Este tema pone en el centro a las Ray-Ban Meta, como uno de los modelos más populares en este nicho. Si bien la segunda generación de las gafas aún no se puede comercializar en Europa debido a las nuevas normativas sobre baterías en la Unión Europea que exigen que los dispositivos vendidos a partir de 2027, este nuevo foco de análisis complicaría el panorama.
Europa busca soluciones frente al desafío de la vigilancia masiva

Una de las promotoras de establecer regulaciones para el funcionamiento de las gafas inteligentes es la eurodiputada liberal Veronika Cifrová Ostrihoňová, quien a través de un comunicado expresó su preocupación porque esta tecnología pueda vulnerar la privacidad de las personas o "dirigirse a las mujeres de una manera indeseada e inaceptable en el mercado europeo", al tiempo que manifestó preocupación por la popularidad de estos dispositivos.
Cada vez venden más de estas gafas.

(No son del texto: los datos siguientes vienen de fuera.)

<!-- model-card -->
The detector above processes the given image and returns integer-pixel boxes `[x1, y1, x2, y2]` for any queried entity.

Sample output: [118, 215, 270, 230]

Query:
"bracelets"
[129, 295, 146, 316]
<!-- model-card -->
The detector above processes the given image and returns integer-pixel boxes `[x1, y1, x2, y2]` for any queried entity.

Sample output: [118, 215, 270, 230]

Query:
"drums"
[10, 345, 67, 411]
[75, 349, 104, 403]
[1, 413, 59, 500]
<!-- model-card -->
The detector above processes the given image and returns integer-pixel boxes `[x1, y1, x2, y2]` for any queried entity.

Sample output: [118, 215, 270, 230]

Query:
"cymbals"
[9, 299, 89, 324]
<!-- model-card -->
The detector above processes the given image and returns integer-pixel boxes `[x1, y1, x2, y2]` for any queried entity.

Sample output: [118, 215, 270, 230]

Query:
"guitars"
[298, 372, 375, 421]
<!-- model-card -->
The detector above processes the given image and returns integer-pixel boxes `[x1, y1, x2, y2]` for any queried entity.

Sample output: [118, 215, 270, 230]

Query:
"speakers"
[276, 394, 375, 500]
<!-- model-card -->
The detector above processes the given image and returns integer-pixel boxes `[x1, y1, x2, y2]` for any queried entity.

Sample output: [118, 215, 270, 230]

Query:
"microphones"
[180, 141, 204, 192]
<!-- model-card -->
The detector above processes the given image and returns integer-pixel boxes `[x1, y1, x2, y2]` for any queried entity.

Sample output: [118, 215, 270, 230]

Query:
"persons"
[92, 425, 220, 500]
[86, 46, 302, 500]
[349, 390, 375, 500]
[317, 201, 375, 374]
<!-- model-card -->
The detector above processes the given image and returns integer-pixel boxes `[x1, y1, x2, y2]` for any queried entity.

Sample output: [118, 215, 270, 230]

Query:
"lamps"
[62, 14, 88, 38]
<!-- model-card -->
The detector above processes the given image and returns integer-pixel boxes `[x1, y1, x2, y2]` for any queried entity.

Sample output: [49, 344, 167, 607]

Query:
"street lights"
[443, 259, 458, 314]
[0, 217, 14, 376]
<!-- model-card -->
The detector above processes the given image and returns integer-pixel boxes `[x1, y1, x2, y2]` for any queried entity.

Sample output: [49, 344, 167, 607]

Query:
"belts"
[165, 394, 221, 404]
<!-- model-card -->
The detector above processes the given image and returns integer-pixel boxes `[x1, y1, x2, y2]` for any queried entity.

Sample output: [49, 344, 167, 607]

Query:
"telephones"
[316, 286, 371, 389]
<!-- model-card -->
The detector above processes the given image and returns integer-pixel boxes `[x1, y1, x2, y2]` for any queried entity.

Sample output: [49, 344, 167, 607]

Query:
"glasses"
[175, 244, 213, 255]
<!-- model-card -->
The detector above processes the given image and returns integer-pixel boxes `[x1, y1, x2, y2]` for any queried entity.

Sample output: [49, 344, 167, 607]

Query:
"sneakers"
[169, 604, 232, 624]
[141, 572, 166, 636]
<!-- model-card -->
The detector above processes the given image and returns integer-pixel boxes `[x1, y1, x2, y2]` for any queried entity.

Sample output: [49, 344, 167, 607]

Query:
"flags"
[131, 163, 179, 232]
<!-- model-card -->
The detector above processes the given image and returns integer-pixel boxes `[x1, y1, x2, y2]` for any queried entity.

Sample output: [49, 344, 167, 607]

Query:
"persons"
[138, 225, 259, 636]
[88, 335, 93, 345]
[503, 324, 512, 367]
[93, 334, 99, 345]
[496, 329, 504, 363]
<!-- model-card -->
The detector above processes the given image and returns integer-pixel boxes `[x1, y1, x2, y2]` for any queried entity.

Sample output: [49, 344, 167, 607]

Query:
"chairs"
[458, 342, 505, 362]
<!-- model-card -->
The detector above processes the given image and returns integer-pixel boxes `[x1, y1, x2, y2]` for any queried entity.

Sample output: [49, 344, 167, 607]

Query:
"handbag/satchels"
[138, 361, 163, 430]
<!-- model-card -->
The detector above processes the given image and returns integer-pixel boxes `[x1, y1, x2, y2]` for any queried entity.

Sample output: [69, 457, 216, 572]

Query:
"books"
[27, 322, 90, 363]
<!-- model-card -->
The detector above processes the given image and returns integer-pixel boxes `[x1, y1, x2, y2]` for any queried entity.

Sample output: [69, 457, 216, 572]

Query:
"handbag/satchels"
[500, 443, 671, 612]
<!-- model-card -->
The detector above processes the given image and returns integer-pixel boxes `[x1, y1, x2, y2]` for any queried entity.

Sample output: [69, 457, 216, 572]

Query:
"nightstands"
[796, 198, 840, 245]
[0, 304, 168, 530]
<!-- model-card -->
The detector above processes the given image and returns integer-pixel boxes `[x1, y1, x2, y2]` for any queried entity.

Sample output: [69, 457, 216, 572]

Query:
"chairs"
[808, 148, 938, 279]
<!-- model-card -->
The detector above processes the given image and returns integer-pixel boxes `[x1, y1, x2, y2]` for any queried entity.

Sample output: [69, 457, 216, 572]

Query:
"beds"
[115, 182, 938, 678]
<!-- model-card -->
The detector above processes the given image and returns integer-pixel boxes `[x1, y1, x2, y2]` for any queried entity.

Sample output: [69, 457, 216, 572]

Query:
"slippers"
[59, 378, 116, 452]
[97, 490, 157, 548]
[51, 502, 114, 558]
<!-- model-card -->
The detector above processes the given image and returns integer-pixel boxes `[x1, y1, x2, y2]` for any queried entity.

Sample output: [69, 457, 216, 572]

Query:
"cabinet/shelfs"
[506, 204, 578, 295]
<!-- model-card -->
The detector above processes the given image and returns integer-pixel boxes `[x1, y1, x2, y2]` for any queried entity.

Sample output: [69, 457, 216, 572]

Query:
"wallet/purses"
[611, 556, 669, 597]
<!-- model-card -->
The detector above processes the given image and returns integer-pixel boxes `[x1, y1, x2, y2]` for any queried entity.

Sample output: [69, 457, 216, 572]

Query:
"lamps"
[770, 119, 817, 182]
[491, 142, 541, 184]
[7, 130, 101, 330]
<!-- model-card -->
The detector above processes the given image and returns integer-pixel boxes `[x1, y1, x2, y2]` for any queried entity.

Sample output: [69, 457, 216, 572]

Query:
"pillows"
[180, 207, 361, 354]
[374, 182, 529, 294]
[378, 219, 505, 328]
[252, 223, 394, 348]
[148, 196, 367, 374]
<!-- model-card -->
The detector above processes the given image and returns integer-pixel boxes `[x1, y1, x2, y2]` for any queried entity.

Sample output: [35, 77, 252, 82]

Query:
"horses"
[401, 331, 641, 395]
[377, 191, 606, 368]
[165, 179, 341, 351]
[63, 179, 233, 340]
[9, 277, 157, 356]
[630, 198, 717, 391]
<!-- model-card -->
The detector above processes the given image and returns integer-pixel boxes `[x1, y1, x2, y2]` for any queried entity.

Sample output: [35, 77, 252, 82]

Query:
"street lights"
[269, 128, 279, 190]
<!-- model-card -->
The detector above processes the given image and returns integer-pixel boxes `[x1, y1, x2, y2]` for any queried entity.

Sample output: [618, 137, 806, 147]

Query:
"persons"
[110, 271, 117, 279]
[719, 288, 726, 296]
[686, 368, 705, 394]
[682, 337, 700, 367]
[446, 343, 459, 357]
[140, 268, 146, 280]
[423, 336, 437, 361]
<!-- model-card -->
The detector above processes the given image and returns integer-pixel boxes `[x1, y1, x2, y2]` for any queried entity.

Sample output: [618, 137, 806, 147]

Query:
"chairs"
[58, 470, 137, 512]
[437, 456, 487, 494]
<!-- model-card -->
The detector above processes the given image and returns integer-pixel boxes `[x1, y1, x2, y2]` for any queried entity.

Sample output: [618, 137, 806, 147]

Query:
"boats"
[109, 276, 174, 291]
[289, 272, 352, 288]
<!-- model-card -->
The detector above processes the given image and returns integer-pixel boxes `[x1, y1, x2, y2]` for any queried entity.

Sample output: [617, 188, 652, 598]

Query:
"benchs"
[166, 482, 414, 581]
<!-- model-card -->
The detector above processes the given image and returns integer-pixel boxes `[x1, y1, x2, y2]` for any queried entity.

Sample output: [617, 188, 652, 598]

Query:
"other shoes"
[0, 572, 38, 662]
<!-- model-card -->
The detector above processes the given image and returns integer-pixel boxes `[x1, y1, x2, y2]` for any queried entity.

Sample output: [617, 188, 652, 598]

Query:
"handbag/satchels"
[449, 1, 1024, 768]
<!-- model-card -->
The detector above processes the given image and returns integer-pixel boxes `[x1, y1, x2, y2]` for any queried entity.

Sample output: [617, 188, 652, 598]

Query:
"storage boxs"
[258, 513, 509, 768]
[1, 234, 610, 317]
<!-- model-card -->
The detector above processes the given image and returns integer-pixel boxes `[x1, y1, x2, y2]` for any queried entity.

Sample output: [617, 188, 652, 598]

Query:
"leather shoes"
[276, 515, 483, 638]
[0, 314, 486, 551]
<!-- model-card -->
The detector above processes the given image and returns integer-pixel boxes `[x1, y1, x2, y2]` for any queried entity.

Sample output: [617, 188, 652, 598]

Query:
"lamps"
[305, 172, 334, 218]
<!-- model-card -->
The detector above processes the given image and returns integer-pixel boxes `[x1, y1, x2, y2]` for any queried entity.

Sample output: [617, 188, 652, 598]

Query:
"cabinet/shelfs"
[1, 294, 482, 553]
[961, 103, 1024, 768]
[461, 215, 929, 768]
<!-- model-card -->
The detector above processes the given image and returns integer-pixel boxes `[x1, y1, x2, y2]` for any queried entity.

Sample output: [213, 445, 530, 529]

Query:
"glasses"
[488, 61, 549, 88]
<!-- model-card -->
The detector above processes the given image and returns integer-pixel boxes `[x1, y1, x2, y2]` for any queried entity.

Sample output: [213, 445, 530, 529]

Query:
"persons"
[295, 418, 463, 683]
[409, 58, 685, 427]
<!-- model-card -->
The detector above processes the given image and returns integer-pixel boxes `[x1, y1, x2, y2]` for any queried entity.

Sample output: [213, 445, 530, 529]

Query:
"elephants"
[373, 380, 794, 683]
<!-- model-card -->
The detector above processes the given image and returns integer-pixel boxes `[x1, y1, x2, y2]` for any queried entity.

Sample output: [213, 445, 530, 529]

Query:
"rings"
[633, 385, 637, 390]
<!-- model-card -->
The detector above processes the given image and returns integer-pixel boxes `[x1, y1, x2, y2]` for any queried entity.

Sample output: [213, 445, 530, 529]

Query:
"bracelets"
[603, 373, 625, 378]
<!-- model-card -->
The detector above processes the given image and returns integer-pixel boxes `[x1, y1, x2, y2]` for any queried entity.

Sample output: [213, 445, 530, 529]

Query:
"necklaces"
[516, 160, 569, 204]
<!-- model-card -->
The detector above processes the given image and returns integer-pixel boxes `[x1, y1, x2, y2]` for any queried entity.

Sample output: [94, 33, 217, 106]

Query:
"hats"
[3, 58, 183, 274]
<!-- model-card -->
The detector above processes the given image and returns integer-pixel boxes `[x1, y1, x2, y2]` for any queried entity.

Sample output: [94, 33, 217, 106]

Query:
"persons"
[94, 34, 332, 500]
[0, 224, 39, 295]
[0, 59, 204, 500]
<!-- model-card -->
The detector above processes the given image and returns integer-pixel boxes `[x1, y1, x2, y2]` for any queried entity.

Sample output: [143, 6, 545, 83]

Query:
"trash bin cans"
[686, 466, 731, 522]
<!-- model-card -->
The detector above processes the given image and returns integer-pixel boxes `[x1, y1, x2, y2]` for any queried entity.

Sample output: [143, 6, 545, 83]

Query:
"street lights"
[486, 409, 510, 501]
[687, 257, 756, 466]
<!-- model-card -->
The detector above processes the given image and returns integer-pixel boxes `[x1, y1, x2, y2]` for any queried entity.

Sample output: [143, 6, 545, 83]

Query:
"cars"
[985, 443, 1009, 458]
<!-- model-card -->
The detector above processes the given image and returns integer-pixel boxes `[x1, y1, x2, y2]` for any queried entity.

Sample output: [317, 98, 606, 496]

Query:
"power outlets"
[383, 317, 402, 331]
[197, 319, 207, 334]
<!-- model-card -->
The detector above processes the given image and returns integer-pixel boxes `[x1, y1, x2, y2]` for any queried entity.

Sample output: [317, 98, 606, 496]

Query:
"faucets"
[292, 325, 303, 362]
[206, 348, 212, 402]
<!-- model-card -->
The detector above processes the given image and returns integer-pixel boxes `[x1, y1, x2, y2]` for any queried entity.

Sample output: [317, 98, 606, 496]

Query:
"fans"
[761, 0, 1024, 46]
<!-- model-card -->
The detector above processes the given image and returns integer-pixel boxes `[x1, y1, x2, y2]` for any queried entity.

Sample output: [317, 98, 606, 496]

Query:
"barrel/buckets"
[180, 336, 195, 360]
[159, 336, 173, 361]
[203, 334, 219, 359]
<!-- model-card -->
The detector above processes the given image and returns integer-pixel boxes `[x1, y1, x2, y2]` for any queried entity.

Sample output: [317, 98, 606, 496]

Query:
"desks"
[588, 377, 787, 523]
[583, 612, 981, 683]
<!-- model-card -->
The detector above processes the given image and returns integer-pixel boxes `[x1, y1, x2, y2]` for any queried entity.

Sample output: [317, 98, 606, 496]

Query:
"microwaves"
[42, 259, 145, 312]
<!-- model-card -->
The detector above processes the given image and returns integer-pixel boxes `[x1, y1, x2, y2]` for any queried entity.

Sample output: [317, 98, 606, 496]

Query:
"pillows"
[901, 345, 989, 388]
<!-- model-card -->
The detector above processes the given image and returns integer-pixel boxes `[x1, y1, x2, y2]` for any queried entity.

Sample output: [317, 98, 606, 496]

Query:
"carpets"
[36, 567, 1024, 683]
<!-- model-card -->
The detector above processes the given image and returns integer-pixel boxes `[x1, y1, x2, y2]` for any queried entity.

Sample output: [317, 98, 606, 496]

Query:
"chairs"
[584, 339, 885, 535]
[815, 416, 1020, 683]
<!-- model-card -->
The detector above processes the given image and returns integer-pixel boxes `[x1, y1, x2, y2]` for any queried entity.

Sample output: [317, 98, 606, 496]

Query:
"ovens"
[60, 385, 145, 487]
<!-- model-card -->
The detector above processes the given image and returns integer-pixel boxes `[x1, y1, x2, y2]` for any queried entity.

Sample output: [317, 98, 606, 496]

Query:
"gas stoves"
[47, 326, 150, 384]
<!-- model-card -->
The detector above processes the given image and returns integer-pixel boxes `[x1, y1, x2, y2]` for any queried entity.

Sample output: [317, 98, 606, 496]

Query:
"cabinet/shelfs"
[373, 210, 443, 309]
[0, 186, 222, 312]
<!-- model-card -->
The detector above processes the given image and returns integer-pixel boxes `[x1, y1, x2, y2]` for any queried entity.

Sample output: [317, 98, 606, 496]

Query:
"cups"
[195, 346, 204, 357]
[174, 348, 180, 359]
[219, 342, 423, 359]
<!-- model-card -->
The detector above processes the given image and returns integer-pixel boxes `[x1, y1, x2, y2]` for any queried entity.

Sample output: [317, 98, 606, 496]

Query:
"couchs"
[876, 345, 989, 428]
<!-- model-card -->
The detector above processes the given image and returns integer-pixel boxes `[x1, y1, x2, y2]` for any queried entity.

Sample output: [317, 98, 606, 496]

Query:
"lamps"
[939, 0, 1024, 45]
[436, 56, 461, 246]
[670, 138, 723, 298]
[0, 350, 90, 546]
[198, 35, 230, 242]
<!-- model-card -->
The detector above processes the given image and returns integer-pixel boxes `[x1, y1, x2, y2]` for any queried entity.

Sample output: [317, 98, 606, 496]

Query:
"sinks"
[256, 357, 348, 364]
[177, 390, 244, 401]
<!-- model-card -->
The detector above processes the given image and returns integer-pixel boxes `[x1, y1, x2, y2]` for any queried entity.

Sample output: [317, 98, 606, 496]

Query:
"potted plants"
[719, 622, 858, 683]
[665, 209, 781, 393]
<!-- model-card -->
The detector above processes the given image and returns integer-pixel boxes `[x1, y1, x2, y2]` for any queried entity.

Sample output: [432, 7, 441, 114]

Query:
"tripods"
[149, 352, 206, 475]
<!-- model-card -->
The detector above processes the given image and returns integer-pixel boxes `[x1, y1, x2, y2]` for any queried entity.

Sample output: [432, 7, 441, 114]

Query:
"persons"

Creo que fue Mark Zuckerberg quien dijo que son uno de los productos electrónicos de consumo de más rápido crecimiento de la historia... es entonces cuando debemos actuar
Por su parte, la presidenta del Comité Europeo de Protección de Datos, Anu Talus, afirmó que se está redactando un informe sobre gafas inteligentes para estudiar las medidas a tomar por parte de los organismos reguladores de la privacidad de toda Europa.
El registro de datos sin consentimiento mediante este tipo de dispositivo ya ha sido objeto de debate público en algunos países como Suecia. A principios de este año, medios locales revelaron que Meta utilizó subcontratistas en Kenia para procesar grabaciones privadas obtenidas a través de sus gafas inteligentes con fines de entrenamiento de IA. Esta práctica comprometió la privacidad de los usuarios al exponer contenido altamente sensible, incluyendo información financiera y momentos de intimidad personal captados inadvertidamente por los dispositivos.
Al respecto, Eric Leijonram, director general de la autoridad sueca de protección de datos, expresó: "Necesitamos debatir sobre esto y asegurarnos de que sea aceptable en nuestra sociedad, de que los demás comprendan realmente cuándo se utilizan estos dispositivos para filmar o grabar".
La regulación de la inteligencia artificial en Europa es un tema urgente que sobre todo busca evitar que este tipo de tecnologías vulneren, de forma irreversible, el derecho a la privacidad en el espacio público.